During WWII in Amsterdam, Carla Peperzak was a Jewish teenager (who grew up with Anne and Margot Frank) who obtained a non-Jewish ID and risked her life to hide fellow Jews during the Holocaust. Joining the Dutch underground, she fought the war by forging IDs helping many to escape. Today as 102 year-old Spokane resident, Peperzak speaks to classes, schools, and organizations about her experiences during WWII and the importance of building respect for one another so that what she went through can never again happen.
Since 2022, producer Kristine F. Hoover and filmmaker Clement Lye have been interviewing and following Carla’s journey. The result was a locally made, feature length documentary that caught fire. Since January 2025, Carla the Rescuer has screened in 32 states and 7 countries outside the United States. It has drawn the attention of the Anne Frank Center USA, which held a special screening for their entire mailing list. This led the Center to plant a sapling from Anne Frank’s Chestnut tree in Spokane to honor Carla’s tireless work. Carla the Rescuer won the Best Picture Audience Award at the Spokane Jewish Film Festival and for the first time, they were able to feature a film about a local heroine made by a local filmmaker to two sold out screenings.
The filmmakers have already screened the film for more than 1000 students. Locally, they have screened the film for 400 students at University High School. Spokane International Academy also held a screening for their 6th graders. In late September 2024, over 200 students from Coeur d’Alene school districts watched the film at the Kroc Center where Carla herself held a Q&A over Zoom with the students. The line of students with questions stretched to the back of the theater.
The feedback they received from students and teachers at each event was overwhelming.
One educator wrote: “Unanimously, (teachers) thought Carla’s story was gripping and an excellent companion piece for students learning about the Holocaust, especially the many groups that read Anne Frank’s diary each year…(Teachers) also echoed the sentiment that a 45-minute version comprised principally of Carla, her family, and the school scenes would cement this film as an educational tool.”
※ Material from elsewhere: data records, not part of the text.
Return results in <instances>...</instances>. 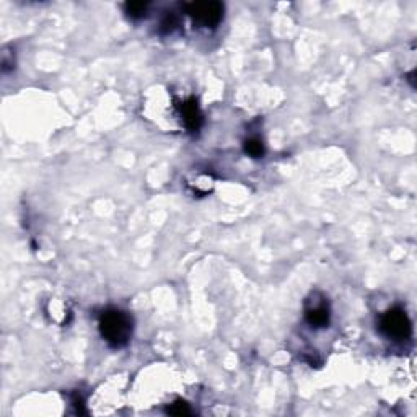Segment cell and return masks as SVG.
Returning a JSON list of instances; mask_svg holds the SVG:
<instances>
[{"instance_id":"cell-9","label":"cell","mask_w":417,"mask_h":417,"mask_svg":"<svg viewBox=\"0 0 417 417\" xmlns=\"http://www.w3.org/2000/svg\"><path fill=\"white\" fill-rule=\"evenodd\" d=\"M178 26H180L178 17L173 15V13H168V15H166V17L162 20L160 30H162V33H163V35H171L175 30H178Z\"/></svg>"},{"instance_id":"cell-5","label":"cell","mask_w":417,"mask_h":417,"mask_svg":"<svg viewBox=\"0 0 417 417\" xmlns=\"http://www.w3.org/2000/svg\"><path fill=\"white\" fill-rule=\"evenodd\" d=\"M180 115L181 119H183L186 129L189 133H197L201 129L202 122H204V116L201 108L196 101V98H189L180 104Z\"/></svg>"},{"instance_id":"cell-1","label":"cell","mask_w":417,"mask_h":417,"mask_svg":"<svg viewBox=\"0 0 417 417\" xmlns=\"http://www.w3.org/2000/svg\"><path fill=\"white\" fill-rule=\"evenodd\" d=\"M133 329V318L119 308H108L99 316V334L113 349L128 346Z\"/></svg>"},{"instance_id":"cell-6","label":"cell","mask_w":417,"mask_h":417,"mask_svg":"<svg viewBox=\"0 0 417 417\" xmlns=\"http://www.w3.org/2000/svg\"><path fill=\"white\" fill-rule=\"evenodd\" d=\"M148 10V3L147 2H128L124 6V12L128 13V17L133 18V20H140L147 15Z\"/></svg>"},{"instance_id":"cell-7","label":"cell","mask_w":417,"mask_h":417,"mask_svg":"<svg viewBox=\"0 0 417 417\" xmlns=\"http://www.w3.org/2000/svg\"><path fill=\"white\" fill-rule=\"evenodd\" d=\"M244 152H246L251 158H262L266 148H264V144H262V140H260L258 137H251L244 142Z\"/></svg>"},{"instance_id":"cell-4","label":"cell","mask_w":417,"mask_h":417,"mask_svg":"<svg viewBox=\"0 0 417 417\" xmlns=\"http://www.w3.org/2000/svg\"><path fill=\"white\" fill-rule=\"evenodd\" d=\"M305 320L311 328H326L331 321V310L328 302L323 297L318 300L316 295H313L305 305Z\"/></svg>"},{"instance_id":"cell-3","label":"cell","mask_w":417,"mask_h":417,"mask_svg":"<svg viewBox=\"0 0 417 417\" xmlns=\"http://www.w3.org/2000/svg\"><path fill=\"white\" fill-rule=\"evenodd\" d=\"M186 13L201 28H215L224 18V6L220 2H193L186 6Z\"/></svg>"},{"instance_id":"cell-8","label":"cell","mask_w":417,"mask_h":417,"mask_svg":"<svg viewBox=\"0 0 417 417\" xmlns=\"http://www.w3.org/2000/svg\"><path fill=\"white\" fill-rule=\"evenodd\" d=\"M166 412L171 416H191L193 409L189 407V405L183 400H176L175 403H171V405L166 407Z\"/></svg>"},{"instance_id":"cell-2","label":"cell","mask_w":417,"mask_h":417,"mask_svg":"<svg viewBox=\"0 0 417 417\" xmlns=\"http://www.w3.org/2000/svg\"><path fill=\"white\" fill-rule=\"evenodd\" d=\"M380 331L393 341H406L412 334V323L401 307H393L380 318Z\"/></svg>"}]
</instances>
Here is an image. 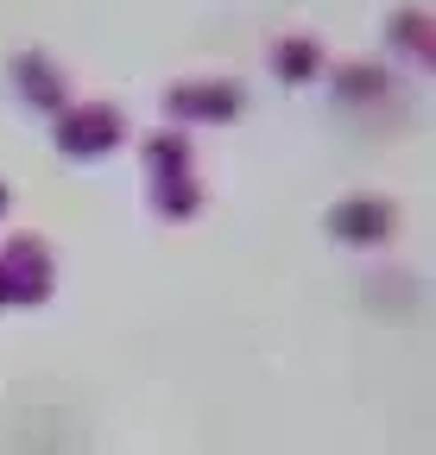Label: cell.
Masks as SVG:
<instances>
[{"mask_svg": "<svg viewBox=\"0 0 436 455\" xmlns=\"http://www.w3.org/2000/svg\"><path fill=\"white\" fill-rule=\"evenodd\" d=\"M336 235H348V241H379V235H392V209H379V203H342V209H336Z\"/></svg>", "mask_w": 436, "mask_h": 455, "instance_id": "6da1fadb", "label": "cell"}, {"mask_svg": "<svg viewBox=\"0 0 436 455\" xmlns=\"http://www.w3.org/2000/svg\"><path fill=\"white\" fill-rule=\"evenodd\" d=\"M115 114L107 108H89V114H70V127H64V152H95V146H115Z\"/></svg>", "mask_w": 436, "mask_h": 455, "instance_id": "7a4b0ae2", "label": "cell"}, {"mask_svg": "<svg viewBox=\"0 0 436 455\" xmlns=\"http://www.w3.org/2000/svg\"><path fill=\"white\" fill-rule=\"evenodd\" d=\"M171 108H241V95H171Z\"/></svg>", "mask_w": 436, "mask_h": 455, "instance_id": "3957f363", "label": "cell"}, {"mask_svg": "<svg viewBox=\"0 0 436 455\" xmlns=\"http://www.w3.org/2000/svg\"><path fill=\"white\" fill-rule=\"evenodd\" d=\"M0 209H7V190H0Z\"/></svg>", "mask_w": 436, "mask_h": 455, "instance_id": "277c9868", "label": "cell"}]
</instances>
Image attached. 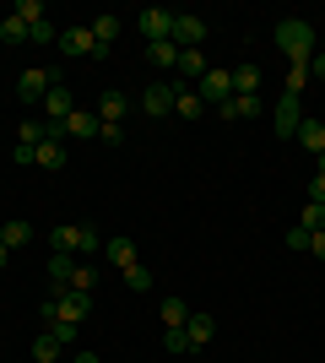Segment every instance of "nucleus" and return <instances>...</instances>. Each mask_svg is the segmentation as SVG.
Here are the masks:
<instances>
[{
	"label": "nucleus",
	"mask_w": 325,
	"mask_h": 363,
	"mask_svg": "<svg viewBox=\"0 0 325 363\" xmlns=\"http://www.w3.org/2000/svg\"><path fill=\"white\" fill-rule=\"evenodd\" d=\"M277 49L287 55V65H309L314 49H320V33H314L304 16H282L277 22Z\"/></svg>",
	"instance_id": "obj_1"
},
{
	"label": "nucleus",
	"mask_w": 325,
	"mask_h": 363,
	"mask_svg": "<svg viewBox=\"0 0 325 363\" xmlns=\"http://www.w3.org/2000/svg\"><path fill=\"white\" fill-rule=\"evenodd\" d=\"M93 250H103V233L93 223H60L49 233V255H93Z\"/></svg>",
	"instance_id": "obj_2"
},
{
	"label": "nucleus",
	"mask_w": 325,
	"mask_h": 363,
	"mask_svg": "<svg viewBox=\"0 0 325 363\" xmlns=\"http://www.w3.org/2000/svg\"><path fill=\"white\" fill-rule=\"evenodd\" d=\"M55 82H65L60 65H44V71H22V76H16V92H22L28 104H44V92L55 87Z\"/></svg>",
	"instance_id": "obj_3"
},
{
	"label": "nucleus",
	"mask_w": 325,
	"mask_h": 363,
	"mask_svg": "<svg viewBox=\"0 0 325 363\" xmlns=\"http://www.w3.org/2000/svg\"><path fill=\"white\" fill-rule=\"evenodd\" d=\"M298 125H304V98L282 92V98H277V114H271V130H277L282 141H293V136H298Z\"/></svg>",
	"instance_id": "obj_4"
},
{
	"label": "nucleus",
	"mask_w": 325,
	"mask_h": 363,
	"mask_svg": "<svg viewBox=\"0 0 325 363\" xmlns=\"http://www.w3.org/2000/svg\"><path fill=\"white\" fill-rule=\"evenodd\" d=\"M136 28L147 44H163V38H173V11H163V6H147V11L136 16Z\"/></svg>",
	"instance_id": "obj_5"
},
{
	"label": "nucleus",
	"mask_w": 325,
	"mask_h": 363,
	"mask_svg": "<svg viewBox=\"0 0 325 363\" xmlns=\"http://www.w3.org/2000/svg\"><path fill=\"white\" fill-rule=\"evenodd\" d=\"M195 92H201L206 104H217V108H222V104L233 98V71H212V65H206V76L195 82Z\"/></svg>",
	"instance_id": "obj_6"
},
{
	"label": "nucleus",
	"mask_w": 325,
	"mask_h": 363,
	"mask_svg": "<svg viewBox=\"0 0 325 363\" xmlns=\"http://www.w3.org/2000/svg\"><path fill=\"white\" fill-rule=\"evenodd\" d=\"M49 298L60 303V320H76V325H81V320L93 315V293H76V288H55Z\"/></svg>",
	"instance_id": "obj_7"
},
{
	"label": "nucleus",
	"mask_w": 325,
	"mask_h": 363,
	"mask_svg": "<svg viewBox=\"0 0 325 363\" xmlns=\"http://www.w3.org/2000/svg\"><path fill=\"white\" fill-rule=\"evenodd\" d=\"M71 114H76V98H71V87H65V82H55V87L44 92V120L60 125V120H71Z\"/></svg>",
	"instance_id": "obj_8"
},
{
	"label": "nucleus",
	"mask_w": 325,
	"mask_h": 363,
	"mask_svg": "<svg viewBox=\"0 0 325 363\" xmlns=\"http://www.w3.org/2000/svg\"><path fill=\"white\" fill-rule=\"evenodd\" d=\"M173 98H179V87H173V82H152V87L141 92V108H147L152 120H163V114H173Z\"/></svg>",
	"instance_id": "obj_9"
},
{
	"label": "nucleus",
	"mask_w": 325,
	"mask_h": 363,
	"mask_svg": "<svg viewBox=\"0 0 325 363\" xmlns=\"http://www.w3.org/2000/svg\"><path fill=\"white\" fill-rule=\"evenodd\" d=\"M60 55H71V60H87V55H93V60H98L93 28H65V33H60Z\"/></svg>",
	"instance_id": "obj_10"
},
{
	"label": "nucleus",
	"mask_w": 325,
	"mask_h": 363,
	"mask_svg": "<svg viewBox=\"0 0 325 363\" xmlns=\"http://www.w3.org/2000/svg\"><path fill=\"white\" fill-rule=\"evenodd\" d=\"M173 44L179 49H201L206 44V16H179L173 11Z\"/></svg>",
	"instance_id": "obj_11"
},
{
	"label": "nucleus",
	"mask_w": 325,
	"mask_h": 363,
	"mask_svg": "<svg viewBox=\"0 0 325 363\" xmlns=\"http://www.w3.org/2000/svg\"><path fill=\"white\" fill-rule=\"evenodd\" d=\"M98 130H103V120H98V114H87V108H76L71 120H60V136H65V141H93Z\"/></svg>",
	"instance_id": "obj_12"
},
{
	"label": "nucleus",
	"mask_w": 325,
	"mask_h": 363,
	"mask_svg": "<svg viewBox=\"0 0 325 363\" xmlns=\"http://www.w3.org/2000/svg\"><path fill=\"white\" fill-rule=\"evenodd\" d=\"M103 255H108V266H114V272H125V266H136V239H125V233H120V239H103Z\"/></svg>",
	"instance_id": "obj_13"
},
{
	"label": "nucleus",
	"mask_w": 325,
	"mask_h": 363,
	"mask_svg": "<svg viewBox=\"0 0 325 363\" xmlns=\"http://www.w3.org/2000/svg\"><path fill=\"white\" fill-rule=\"evenodd\" d=\"M87 28H93V38H98V60H108V49L120 38V16H93Z\"/></svg>",
	"instance_id": "obj_14"
},
{
	"label": "nucleus",
	"mask_w": 325,
	"mask_h": 363,
	"mask_svg": "<svg viewBox=\"0 0 325 363\" xmlns=\"http://www.w3.org/2000/svg\"><path fill=\"white\" fill-rule=\"evenodd\" d=\"M185 336H190V352H201L206 342L217 336V320H212V315H190V320H185Z\"/></svg>",
	"instance_id": "obj_15"
},
{
	"label": "nucleus",
	"mask_w": 325,
	"mask_h": 363,
	"mask_svg": "<svg viewBox=\"0 0 325 363\" xmlns=\"http://www.w3.org/2000/svg\"><path fill=\"white\" fill-rule=\"evenodd\" d=\"M261 92H249V98H239V92H233L228 104H222V120H255V114H261Z\"/></svg>",
	"instance_id": "obj_16"
},
{
	"label": "nucleus",
	"mask_w": 325,
	"mask_h": 363,
	"mask_svg": "<svg viewBox=\"0 0 325 363\" xmlns=\"http://www.w3.org/2000/svg\"><path fill=\"white\" fill-rule=\"evenodd\" d=\"M173 87H179V82H173ZM173 114H179V120H201L206 114V98L195 87H179V98H173Z\"/></svg>",
	"instance_id": "obj_17"
},
{
	"label": "nucleus",
	"mask_w": 325,
	"mask_h": 363,
	"mask_svg": "<svg viewBox=\"0 0 325 363\" xmlns=\"http://www.w3.org/2000/svg\"><path fill=\"white\" fill-rule=\"evenodd\" d=\"M49 136H60V125H49V120H22V130H16L22 147H44Z\"/></svg>",
	"instance_id": "obj_18"
},
{
	"label": "nucleus",
	"mask_w": 325,
	"mask_h": 363,
	"mask_svg": "<svg viewBox=\"0 0 325 363\" xmlns=\"http://www.w3.org/2000/svg\"><path fill=\"white\" fill-rule=\"evenodd\" d=\"M125 108H130V104H125V92H103L93 114H98L103 125H125Z\"/></svg>",
	"instance_id": "obj_19"
},
{
	"label": "nucleus",
	"mask_w": 325,
	"mask_h": 363,
	"mask_svg": "<svg viewBox=\"0 0 325 363\" xmlns=\"http://www.w3.org/2000/svg\"><path fill=\"white\" fill-rule=\"evenodd\" d=\"M65 147H71L65 136H49L44 147H38V168H49V174H60V168H65Z\"/></svg>",
	"instance_id": "obj_20"
},
{
	"label": "nucleus",
	"mask_w": 325,
	"mask_h": 363,
	"mask_svg": "<svg viewBox=\"0 0 325 363\" xmlns=\"http://www.w3.org/2000/svg\"><path fill=\"white\" fill-rule=\"evenodd\" d=\"M185 320H190V303L179 298V293H169V298H163V331H179Z\"/></svg>",
	"instance_id": "obj_21"
},
{
	"label": "nucleus",
	"mask_w": 325,
	"mask_h": 363,
	"mask_svg": "<svg viewBox=\"0 0 325 363\" xmlns=\"http://www.w3.org/2000/svg\"><path fill=\"white\" fill-rule=\"evenodd\" d=\"M147 60L163 65V71H179V44H173V38H163V44H147Z\"/></svg>",
	"instance_id": "obj_22"
},
{
	"label": "nucleus",
	"mask_w": 325,
	"mask_h": 363,
	"mask_svg": "<svg viewBox=\"0 0 325 363\" xmlns=\"http://www.w3.org/2000/svg\"><path fill=\"white\" fill-rule=\"evenodd\" d=\"M298 147L320 157V152H325V125L320 120H304V125H298Z\"/></svg>",
	"instance_id": "obj_23"
},
{
	"label": "nucleus",
	"mask_w": 325,
	"mask_h": 363,
	"mask_svg": "<svg viewBox=\"0 0 325 363\" xmlns=\"http://www.w3.org/2000/svg\"><path fill=\"white\" fill-rule=\"evenodd\" d=\"M71 277H76V255H49V282L55 288H71Z\"/></svg>",
	"instance_id": "obj_24"
},
{
	"label": "nucleus",
	"mask_w": 325,
	"mask_h": 363,
	"mask_svg": "<svg viewBox=\"0 0 325 363\" xmlns=\"http://www.w3.org/2000/svg\"><path fill=\"white\" fill-rule=\"evenodd\" d=\"M28 239H33V228L22 223V217H11V223H0V244H6V250H22Z\"/></svg>",
	"instance_id": "obj_25"
},
{
	"label": "nucleus",
	"mask_w": 325,
	"mask_h": 363,
	"mask_svg": "<svg viewBox=\"0 0 325 363\" xmlns=\"http://www.w3.org/2000/svg\"><path fill=\"white\" fill-rule=\"evenodd\" d=\"M125 288H130V293H147V288H152V266H147V260H136V266H125Z\"/></svg>",
	"instance_id": "obj_26"
},
{
	"label": "nucleus",
	"mask_w": 325,
	"mask_h": 363,
	"mask_svg": "<svg viewBox=\"0 0 325 363\" xmlns=\"http://www.w3.org/2000/svg\"><path fill=\"white\" fill-rule=\"evenodd\" d=\"M233 92H239V98L261 92V65H239V71H233Z\"/></svg>",
	"instance_id": "obj_27"
},
{
	"label": "nucleus",
	"mask_w": 325,
	"mask_h": 363,
	"mask_svg": "<svg viewBox=\"0 0 325 363\" xmlns=\"http://www.w3.org/2000/svg\"><path fill=\"white\" fill-rule=\"evenodd\" d=\"M0 44H28V22L22 16H0Z\"/></svg>",
	"instance_id": "obj_28"
},
{
	"label": "nucleus",
	"mask_w": 325,
	"mask_h": 363,
	"mask_svg": "<svg viewBox=\"0 0 325 363\" xmlns=\"http://www.w3.org/2000/svg\"><path fill=\"white\" fill-rule=\"evenodd\" d=\"M33 358H38V363H55V358H60V342H55L49 331H38V336H33Z\"/></svg>",
	"instance_id": "obj_29"
},
{
	"label": "nucleus",
	"mask_w": 325,
	"mask_h": 363,
	"mask_svg": "<svg viewBox=\"0 0 325 363\" xmlns=\"http://www.w3.org/2000/svg\"><path fill=\"white\" fill-rule=\"evenodd\" d=\"M298 228H309V233H320V228H325V206H320V201H304V212H298Z\"/></svg>",
	"instance_id": "obj_30"
},
{
	"label": "nucleus",
	"mask_w": 325,
	"mask_h": 363,
	"mask_svg": "<svg viewBox=\"0 0 325 363\" xmlns=\"http://www.w3.org/2000/svg\"><path fill=\"white\" fill-rule=\"evenodd\" d=\"M44 331H49V336H55V342L65 347V342H76V320H49Z\"/></svg>",
	"instance_id": "obj_31"
},
{
	"label": "nucleus",
	"mask_w": 325,
	"mask_h": 363,
	"mask_svg": "<svg viewBox=\"0 0 325 363\" xmlns=\"http://www.w3.org/2000/svg\"><path fill=\"white\" fill-rule=\"evenodd\" d=\"M11 16H22V22L33 28V22H44V6H38V0H16V6H11Z\"/></svg>",
	"instance_id": "obj_32"
},
{
	"label": "nucleus",
	"mask_w": 325,
	"mask_h": 363,
	"mask_svg": "<svg viewBox=\"0 0 325 363\" xmlns=\"http://www.w3.org/2000/svg\"><path fill=\"white\" fill-rule=\"evenodd\" d=\"M93 282H98V272L76 260V277H71V288H76V293H93Z\"/></svg>",
	"instance_id": "obj_33"
},
{
	"label": "nucleus",
	"mask_w": 325,
	"mask_h": 363,
	"mask_svg": "<svg viewBox=\"0 0 325 363\" xmlns=\"http://www.w3.org/2000/svg\"><path fill=\"white\" fill-rule=\"evenodd\" d=\"M304 82H309V65H287V92H293V98L304 92Z\"/></svg>",
	"instance_id": "obj_34"
},
{
	"label": "nucleus",
	"mask_w": 325,
	"mask_h": 363,
	"mask_svg": "<svg viewBox=\"0 0 325 363\" xmlns=\"http://www.w3.org/2000/svg\"><path fill=\"white\" fill-rule=\"evenodd\" d=\"M163 347H169V352H190V336H185V325H179V331H163Z\"/></svg>",
	"instance_id": "obj_35"
},
{
	"label": "nucleus",
	"mask_w": 325,
	"mask_h": 363,
	"mask_svg": "<svg viewBox=\"0 0 325 363\" xmlns=\"http://www.w3.org/2000/svg\"><path fill=\"white\" fill-rule=\"evenodd\" d=\"M287 250H293V255H298V250H309V228H293V233H287Z\"/></svg>",
	"instance_id": "obj_36"
},
{
	"label": "nucleus",
	"mask_w": 325,
	"mask_h": 363,
	"mask_svg": "<svg viewBox=\"0 0 325 363\" xmlns=\"http://www.w3.org/2000/svg\"><path fill=\"white\" fill-rule=\"evenodd\" d=\"M309 76H314V82H325V44L314 49V60H309Z\"/></svg>",
	"instance_id": "obj_37"
},
{
	"label": "nucleus",
	"mask_w": 325,
	"mask_h": 363,
	"mask_svg": "<svg viewBox=\"0 0 325 363\" xmlns=\"http://www.w3.org/2000/svg\"><path fill=\"white\" fill-rule=\"evenodd\" d=\"M309 255L325 260V228H320V233H309Z\"/></svg>",
	"instance_id": "obj_38"
},
{
	"label": "nucleus",
	"mask_w": 325,
	"mask_h": 363,
	"mask_svg": "<svg viewBox=\"0 0 325 363\" xmlns=\"http://www.w3.org/2000/svg\"><path fill=\"white\" fill-rule=\"evenodd\" d=\"M309 201H320V206H325V174H314V179H309Z\"/></svg>",
	"instance_id": "obj_39"
},
{
	"label": "nucleus",
	"mask_w": 325,
	"mask_h": 363,
	"mask_svg": "<svg viewBox=\"0 0 325 363\" xmlns=\"http://www.w3.org/2000/svg\"><path fill=\"white\" fill-rule=\"evenodd\" d=\"M71 363H103V358H98V352H87V347H81V352H76V358H71Z\"/></svg>",
	"instance_id": "obj_40"
},
{
	"label": "nucleus",
	"mask_w": 325,
	"mask_h": 363,
	"mask_svg": "<svg viewBox=\"0 0 325 363\" xmlns=\"http://www.w3.org/2000/svg\"><path fill=\"white\" fill-rule=\"evenodd\" d=\"M6 266H11V250H6V244H0V272H6Z\"/></svg>",
	"instance_id": "obj_41"
},
{
	"label": "nucleus",
	"mask_w": 325,
	"mask_h": 363,
	"mask_svg": "<svg viewBox=\"0 0 325 363\" xmlns=\"http://www.w3.org/2000/svg\"><path fill=\"white\" fill-rule=\"evenodd\" d=\"M320 174H325V152H320Z\"/></svg>",
	"instance_id": "obj_42"
}]
</instances>
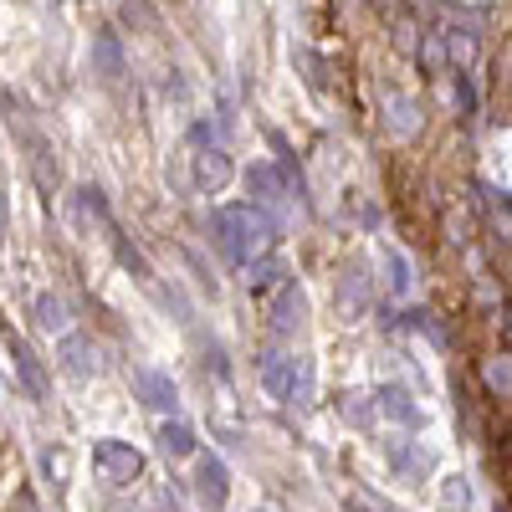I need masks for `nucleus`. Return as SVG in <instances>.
Segmentation results:
<instances>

With SAGA support, the filmmakers will edit down the feature length documentary, Carla the Rescuer, to a length more manageable for a 1-hr classroom period while simultaneously developing accompanying artifacts and materials including maps, Carla’s ID’s, photographs, and tools that the Dutch resistance used to subvert Nazi occupiers. SAGA will also assist in packaging the educational tool (with and without lesson plans) so it is ready for middle school and high school teachers in Washington and Idaho. The finished materials will be marketed through existing partnerships such as the Holocaust Center for Humanity, Gonzaga University, Anne Frank Center USA, Film Pittsburgh’s Teen Screen and other organizations.